(Text shown begins)

Hunger Fighters
by Harcourt, Brace & Co. 1928. 8vo. 377 pp. Illus. $3.50.
. New York: AMONG those who have undertaken to popularize science, few have succeeded in combining simplicity and clearness with the technical accuracy without which it becomes a mere bedtime story. The great value of de Kruif’s book — like that of its predecessor, Microbe Hunter — lies in its conscientious respect for facts. He has written these books with the scrupulous precision of statement which characterized the bacteriological papers of his preliterary career.
There is a quality in science that cannot easily be conveyed to those who have not experienced the solitary pleasure of gradual comprehension that comes from the coördination of observations and ideas. In this, science has much in common with art, dips from the same wells of creative intelligence; and what Huxley has called ‘a melody of ideas’ may be written in any terms of truth, whether this be the penetration of the artist into the human heart and senses or that of the scientist into the equally satisfying meanings of nature. De Kruif has followed, with an understanding rare in popular interpretations of this kind, the mental processes of his heroes from clue to clue, the strain of effort and the joys of triumph. And in doing this he has written a book of adventure that will hold the attention of all who are not entirely dependent for their romance on physical combat, rescued maidens, gunpowder, or blood and murder.
His choice of subjects has been guided by wisdom and good judgment. There are a few names that may seem not sufficiently eminent to have been included; and the names of a number of others who might justly have deserved attention in a volume of this kind will occur to many professional readers. On the other hand, de Kruif is not endeavoring to set up a Hall of Fame of his own, and has selected the particular themes that interested him. It is especially pleasing that many of his selections are from fields of investigation that do not attract the limelight of the ordinary news interest, and that a number of the individuals he has chosen belong to the government services. Not many Americans realize that some of the most conscientious, useful, and scientifically distinguished work of the last twenty years has been done — in line of uncelebrated duty — by men in the United States Public Health Service, the Agricultural Department, and the Army and Navy Medical Services, on moderate salaries, with relatively little to keep them going beyond the love of the work and a loyal esprit de corps.

(Text shown ends)

### Work to complete
a. Please reproduce the part of the book review starting at "Hunger Fighters" and ending at "his preliterary career.".
b. For each statement, answer yes or no on whether it agrees with the book review, and quote the words that decide it: (i) The reviewer names Microbe Hunter as the book that came before this one. (ii) The reviewer says de Kruif is trying to set up his own Hall of Fame. (iii) The phrase "a melody of ideas" is credited to Huxley.
The listing after the review has no role here.

(Supplied information begins)

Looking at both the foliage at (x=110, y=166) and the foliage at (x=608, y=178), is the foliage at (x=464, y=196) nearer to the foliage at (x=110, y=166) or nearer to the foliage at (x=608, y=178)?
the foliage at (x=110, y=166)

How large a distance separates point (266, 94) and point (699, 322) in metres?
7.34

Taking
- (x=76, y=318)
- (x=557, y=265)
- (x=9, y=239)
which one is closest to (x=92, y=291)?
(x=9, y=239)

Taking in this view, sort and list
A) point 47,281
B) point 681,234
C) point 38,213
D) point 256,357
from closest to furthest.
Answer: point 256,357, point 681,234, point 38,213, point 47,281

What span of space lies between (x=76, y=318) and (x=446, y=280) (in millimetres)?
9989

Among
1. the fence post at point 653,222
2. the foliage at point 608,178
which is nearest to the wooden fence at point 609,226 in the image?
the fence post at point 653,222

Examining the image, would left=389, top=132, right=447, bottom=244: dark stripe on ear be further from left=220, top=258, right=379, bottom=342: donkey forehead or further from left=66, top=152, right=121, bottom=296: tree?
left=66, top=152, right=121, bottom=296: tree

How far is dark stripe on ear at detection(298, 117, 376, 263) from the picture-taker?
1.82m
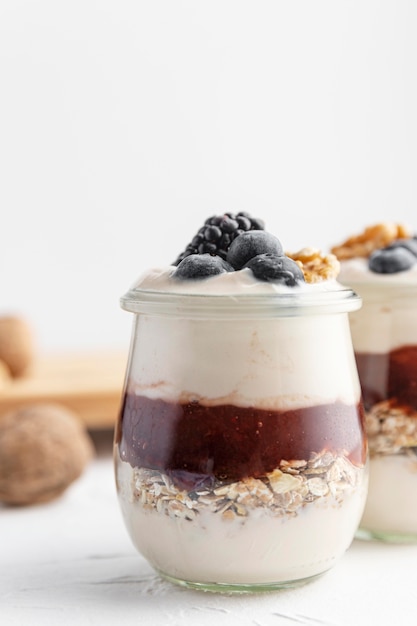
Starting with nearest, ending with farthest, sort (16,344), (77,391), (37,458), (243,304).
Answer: (243,304)
(37,458)
(77,391)
(16,344)

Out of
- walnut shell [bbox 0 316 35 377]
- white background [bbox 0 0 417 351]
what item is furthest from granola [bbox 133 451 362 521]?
white background [bbox 0 0 417 351]

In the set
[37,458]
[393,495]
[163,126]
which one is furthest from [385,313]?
[163,126]

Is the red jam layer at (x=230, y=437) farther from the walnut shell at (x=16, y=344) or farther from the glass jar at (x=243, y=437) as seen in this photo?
the walnut shell at (x=16, y=344)

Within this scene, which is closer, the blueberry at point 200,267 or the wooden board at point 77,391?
the blueberry at point 200,267

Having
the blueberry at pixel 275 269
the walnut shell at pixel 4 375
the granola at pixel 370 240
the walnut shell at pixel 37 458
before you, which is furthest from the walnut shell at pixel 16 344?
the blueberry at pixel 275 269

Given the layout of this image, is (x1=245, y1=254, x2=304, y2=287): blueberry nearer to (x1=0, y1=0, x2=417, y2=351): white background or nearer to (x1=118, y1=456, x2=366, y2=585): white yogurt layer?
(x1=118, y1=456, x2=366, y2=585): white yogurt layer

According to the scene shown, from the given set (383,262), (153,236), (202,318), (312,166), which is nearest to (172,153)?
(153,236)

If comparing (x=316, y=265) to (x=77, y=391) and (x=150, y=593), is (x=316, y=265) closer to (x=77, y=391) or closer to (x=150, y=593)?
(x=150, y=593)
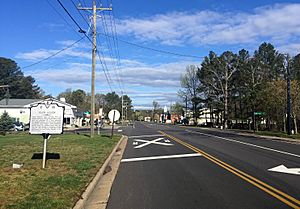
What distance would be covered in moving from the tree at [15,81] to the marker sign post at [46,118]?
90013 millimetres

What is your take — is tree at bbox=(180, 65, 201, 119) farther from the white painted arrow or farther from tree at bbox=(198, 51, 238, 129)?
the white painted arrow

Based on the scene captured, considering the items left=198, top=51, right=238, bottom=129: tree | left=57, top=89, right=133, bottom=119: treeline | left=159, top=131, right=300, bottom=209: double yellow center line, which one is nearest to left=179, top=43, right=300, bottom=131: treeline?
left=198, top=51, right=238, bottom=129: tree

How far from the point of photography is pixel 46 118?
40.3 ft

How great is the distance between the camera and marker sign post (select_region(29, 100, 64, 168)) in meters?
12.2

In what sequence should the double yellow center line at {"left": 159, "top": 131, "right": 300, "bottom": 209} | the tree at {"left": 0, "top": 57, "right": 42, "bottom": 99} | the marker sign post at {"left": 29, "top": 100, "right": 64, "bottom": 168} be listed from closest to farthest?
1. the double yellow center line at {"left": 159, "top": 131, "right": 300, "bottom": 209}
2. the marker sign post at {"left": 29, "top": 100, "right": 64, "bottom": 168}
3. the tree at {"left": 0, "top": 57, "right": 42, "bottom": 99}

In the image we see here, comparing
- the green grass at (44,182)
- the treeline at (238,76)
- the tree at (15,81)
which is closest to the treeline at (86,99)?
the tree at (15,81)

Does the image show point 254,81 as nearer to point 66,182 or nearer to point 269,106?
point 269,106

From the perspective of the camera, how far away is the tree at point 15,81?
102 meters

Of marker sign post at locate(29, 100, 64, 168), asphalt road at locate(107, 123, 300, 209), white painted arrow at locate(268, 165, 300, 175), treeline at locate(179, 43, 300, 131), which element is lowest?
asphalt road at locate(107, 123, 300, 209)

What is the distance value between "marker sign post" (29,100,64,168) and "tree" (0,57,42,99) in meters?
90.0

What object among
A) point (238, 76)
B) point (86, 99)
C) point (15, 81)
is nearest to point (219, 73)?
point (238, 76)

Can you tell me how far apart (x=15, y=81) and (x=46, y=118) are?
100 metres

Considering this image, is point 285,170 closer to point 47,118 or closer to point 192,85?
point 47,118

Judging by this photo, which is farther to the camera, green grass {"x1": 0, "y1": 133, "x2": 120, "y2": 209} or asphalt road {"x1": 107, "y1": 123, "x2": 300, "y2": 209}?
asphalt road {"x1": 107, "y1": 123, "x2": 300, "y2": 209}
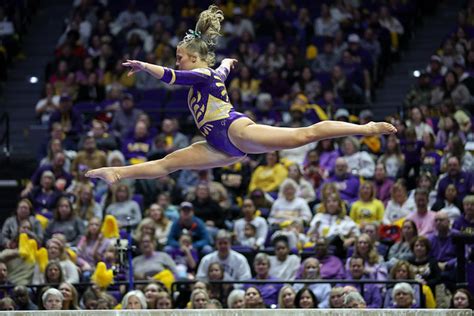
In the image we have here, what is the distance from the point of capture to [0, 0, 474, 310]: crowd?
448 inches

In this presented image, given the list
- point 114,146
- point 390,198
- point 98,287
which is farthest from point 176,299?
point 114,146

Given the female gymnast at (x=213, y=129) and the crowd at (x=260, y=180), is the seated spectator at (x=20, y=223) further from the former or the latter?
the female gymnast at (x=213, y=129)

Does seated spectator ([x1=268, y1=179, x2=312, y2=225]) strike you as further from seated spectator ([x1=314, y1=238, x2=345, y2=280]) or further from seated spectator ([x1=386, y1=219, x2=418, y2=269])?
seated spectator ([x1=386, y1=219, x2=418, y2=269])

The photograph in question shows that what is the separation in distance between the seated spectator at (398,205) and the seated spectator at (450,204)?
299 millimetres

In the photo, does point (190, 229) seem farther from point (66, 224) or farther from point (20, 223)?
point (20, 223)

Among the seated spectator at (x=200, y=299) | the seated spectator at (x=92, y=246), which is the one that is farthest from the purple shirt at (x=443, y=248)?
the seated spectator at (x=92, y=246)

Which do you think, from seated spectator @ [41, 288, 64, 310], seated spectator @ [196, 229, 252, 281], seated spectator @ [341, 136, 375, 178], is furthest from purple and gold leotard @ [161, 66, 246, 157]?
seated spectator @ [341, 136, 375, 178]

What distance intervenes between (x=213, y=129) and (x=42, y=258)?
13.8ft

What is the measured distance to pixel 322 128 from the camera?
841 centimetres

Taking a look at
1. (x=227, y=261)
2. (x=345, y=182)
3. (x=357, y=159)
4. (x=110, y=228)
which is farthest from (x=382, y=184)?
(x=110, y=228)

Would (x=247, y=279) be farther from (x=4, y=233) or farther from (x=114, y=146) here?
(x=114, y=146)

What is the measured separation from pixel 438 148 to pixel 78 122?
5202 mm

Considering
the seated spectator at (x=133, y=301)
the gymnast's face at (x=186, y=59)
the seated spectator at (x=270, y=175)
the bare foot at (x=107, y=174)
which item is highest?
the gymnast's face at (x=186, y=59)

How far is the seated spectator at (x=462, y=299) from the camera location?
10.4 meters
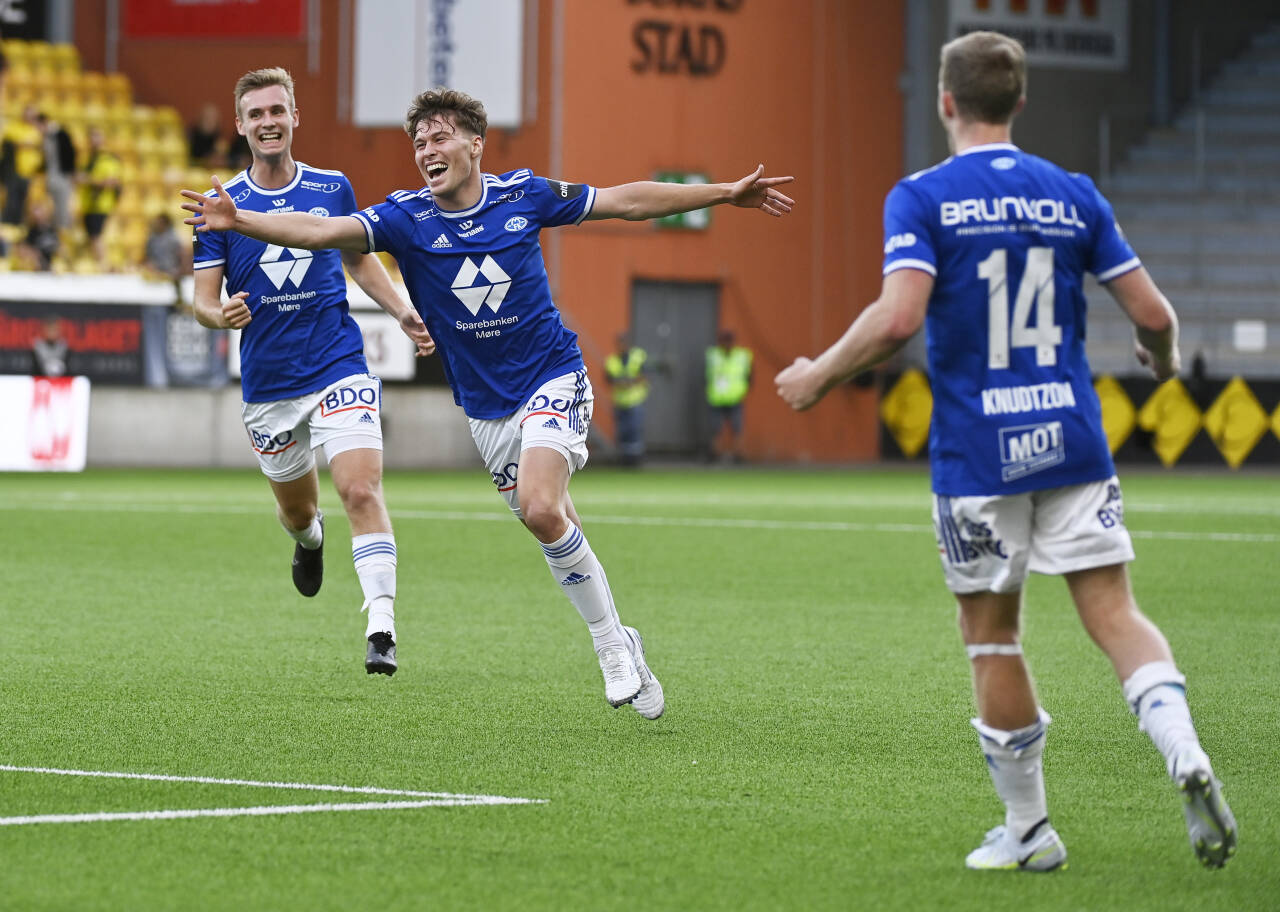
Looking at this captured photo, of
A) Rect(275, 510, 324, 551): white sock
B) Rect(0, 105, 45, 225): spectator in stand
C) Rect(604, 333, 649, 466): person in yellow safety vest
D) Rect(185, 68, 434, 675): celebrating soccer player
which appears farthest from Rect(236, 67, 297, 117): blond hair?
Rect(604, 333, 649, 466): person in yellow safety vest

(Supplied information ends)

### Solutions in order
a.
Hunger Fighters
by Harcourt, Brace & Co. 1928. 8vo. 377 pp. Illus. $3.50.
. New York: AMONG those who have undertaken to popularize science, few have succeeded in combining simplicity and clearness with the technical accuracy without which it becomes a mere bedtime story. The great value of de Kruif’s book — like that of its predecessor, Microbe Hunter — lies in its conscientious respect for facts. He has written these books with the scrupulous precision of statement which characterized the bacteriological papers of his preliterary career.

b.
(i) Yes: "like that of its predecessor, Microbe Hunter"
(ii) No: "de Kruif is not endeavoring to set up a Hall of Fame of his own"
(iii) Yes: "what Huxley has called ‘a melody of ideas’"